WICT Takes Cable-Only Stance

Looks like women in Verizon’s FiOS video service will have to come up with their own organization.

Women in Cable & Telecommunications has dropped the “&” from its name so people won’t think it includes DBS operators, telcos or others in multichannel video. The change, said the group, “strengthens WICT’s commitment as an organization that supports the cable industry exclusively.”

In its statement, the group said, “With industry consolidation and competition, the need to reevaluate membership eligibility has been at the forefront of Women in Cable Telecommunications’ strategic planning process. Recently, the bylaws of WICT Inc. were changed to be more specific to the cable industry.”

The tightening means that 50-60 members—20% DBS, 20% telco, 60% ISPs—no longer fit the criteria and will have to go, although they are grandfathered through this year.—J.E.

Internet, Videogames Spur New Nick Shows

Nickelodeon is spinning off several TV series based on programs from emerging platforms, such as the Internet and videogames.

“We are in a digital era for kids, and our mission, obviously, is to keep up with kids, so we want to put our content on all the platforms they’re looking for,” says Cyma Zarghami, president, Nickelodeon and MTVN Kids and Family Group.

Unveiled at the kids cable network’s 2006-07 upfront March 9 in New York, the new round of programs includes CGI action adventure series Tak and The Power of JuJu, spun off from a videogame; puppet comedy Mr. Meaty from the channel’s broadband site, TurboNick; and CGI comedy Barnyard, developed from an upcoming movie about animals who come to life when the farmer isn’t there.

Going into this upfront season, Nick has already completed one-third of its deals because of multi-year contracts with key partners, such as toy manufacturers, food companies and movie studios, says Nickelodeon Senior VP of Ad Sales Jim Perry.—A.B.

McDowell Sails Through Commerce Hearing

Senate Commerce Committee Chairman Ted Stevens (R-Alaska) said he will try to hold a vote on the confirmation of Federal Communications Commission nominee Robert McDowell March 16.

In a short hearing, McDowell was praised by Sen.
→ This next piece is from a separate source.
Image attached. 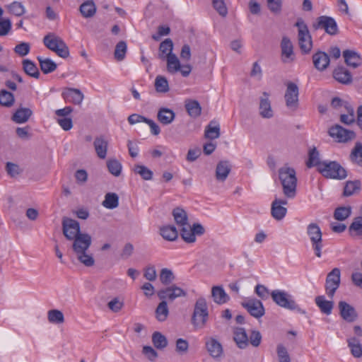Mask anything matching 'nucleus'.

George Allen (R-Va.), who introduced the nominee as a friend and someone who is “extraordinarily qualified.”

McDowell, a native Virginian who comes to the commission from a post at telecom lobby Comptel (member companies include BellSouth), said that he had been in discussions with the White House and the FCC general counsel’s office about possible conflicts and recusal procedures.—J.E.

NAB Votes for Kids-TV Deal

The National Association of Broadcasters board has voted unanimously to support a deal on new kids DTV rules—struck by major media companies and children’s-TV activists—at the Federal Communications Commission.

Both the media companies and activists had threatened to take the new rules, which also apply to analog stations and cable, to court, according to people close to the matter. But they agreed to drop their suits if the FCC accepts the compromise.

The commission has put off the effective date of the rules until after it decides whether or not to accept the deal, which it is widely expected to do. Although the effective date of the rules was postponed, as part of the agreement, the media companies agreed to start complying with its terms as of March 1.

Viacom, CBS, Disney, Fox, NBC Universal, Time Warner, Discovery, 4Kids Entertainment, and the Association of National Advertisers are all behind the new rules.

The FCC will consider the deal March 17—J.E.